Woman who went on €25k ‘spending spree’ after bank error gets suspended sentence
Judge tells Margaret McDonnell (23) ‘if it’s too good to be true it is because it is too good to be true’
For two weeks McDonnell ate out every night, brought her friends and family out for dinner and bought gifts including two crystal vases and a crystal mushroom lamp.
A single mother who went on a “massive spending spree” after a bank accidentally deposited €51,000 into her bank account has received a suspended jail sentence.
Margaret McDonnell (23) spent the money on items for her two children including bedclothes, clothes and shoes, Dublin Circuit Criminal Court heard.
For two weeks McDonnell ate out every night, brought her friends and family out for dinner and bought gifts including two crystal vases and a “crystal mushroom lamp”.
Referring to the money lodged in McDonnell’s account, Judge Cormac Quinn said, “if it’s too good to be true it is because it is too good to be true”.
Oisin Clarke BL, defending, said it was a case of the goose laying golden eggs and McDonnell spending the money before it stopped.
McDonnell of Rathvilly Park, Finglas, Dublin pleaded guilty to 13 counts of theft of cash from Bank of Ireland on dates between March 7th and 16th, 2013. Between large ATM withdrawals and money spent in shops and restaurants, a total of €24,946 was taken.
Last January Judge Quinn adjourned the case to give time to the Probation Service to assess McDonnell’s suitability for community service.
On Tuesday he noted that the Probation Service had put her at a low risk of re-offending.
He suspended a sentence of 18 months on condition that she pay €1,000 back to the bank within 18 months. He also ordered her to carry out 150 hours of community service.
Detective Garda Karl Smith told the court that in March 2013 a Bank of Ireland customer went into the branch in Finglas to get details to allow the transfer of €51,808 into his account from a foreign bank account.
He was given an IBAN number but when the money did not later show up in his bank account he contacted the bank again. It was then discovered he had been incorrectly given the details of McDonnell’s account.
The €51,808 had dropped into her account on March 6th. The following day she withdrew €5,000. Over the next nine days she spent large amounts in Dunnes Stores, Tesco, Heatons, Centra. Lifestyle Sports, Shoe Rack and New Look.
On discovering its mistake the bank took back the €26,862 remaining from the original deposit. They also wrote to McDonnell asking her to repay the rest but she ignored the letter.

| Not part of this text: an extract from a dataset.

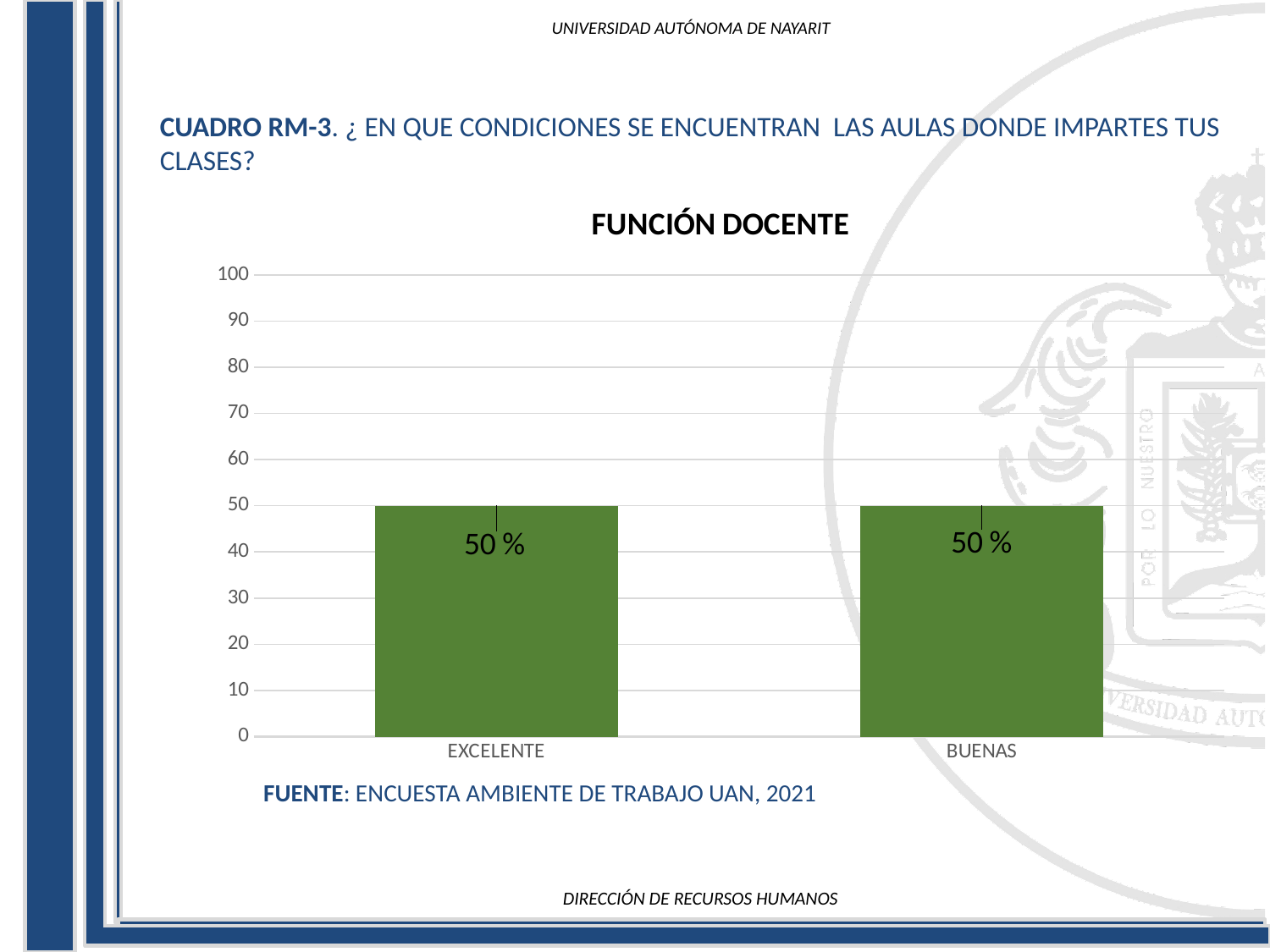
What kind of chart is shown? bar chart What is the highest value shown on the y axis? 100 Is the value for BUENAS greater or less than 40? greater What is the title of the chart? FUNCIÓN DOCENTE What colour are the bars in the chart? green What is the value for BUENAS? 50 % What is the value for EXCELENTE? 50 % What is the difference between the values for EXCELENTE and BUENAS? 0 How many categories are shown on the x axis? 2 What is the total of the values for EXCELENTE and BUENAS? 100 % Is the value for EXCELENTE greater or less than 60? less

After her arrest she accepted full responsibility for spending the money. She told gardai that she thought the money was hers if it was in her bank account.
“I just went on a high. It was such a lot of money. It was in my account so as far as I was concerned it was mine,” she said. She said she spent the money “on everything and anything, stupid things”.
Asked if she was bothered by the thefts she told gardaí: “If only you knew me, you would know I was bothered by this. Any young girl on social welfare like me would have done what I did.”
She said she ignored the letter from the bank because she was scared and realised she had done something wrong.
Mr Clarke said that his client had never before had disposal income to spend and had never been able to buy gifts for friends or family. On March 7th she spent €3,844 in Tierney’s gift shop in Blanchardstown after buying two crystal vases and a crystal lamp.
Judge Quinn asked how she managed to spend so much in gift shops that sell “ordinary middle of the road type gifts”.
Counsel said McDonnell had never been in trouble before and had always tried to live her life in an upright fashion. Det Gda Smith it was highly unlikely she would re-offend.
He said that looking back on her younger self she could not believe how stupid she was. He said she had “flittered the money away” and had nothing to show for it all.
Mr Clarke said McDonnell was in receipt of €250 lone parent allowance each week and could only afford to pay €15 out of this to make up the stolen money.
Judge Quinn said that the offences were not pre-planned and the money was spent on mundane things.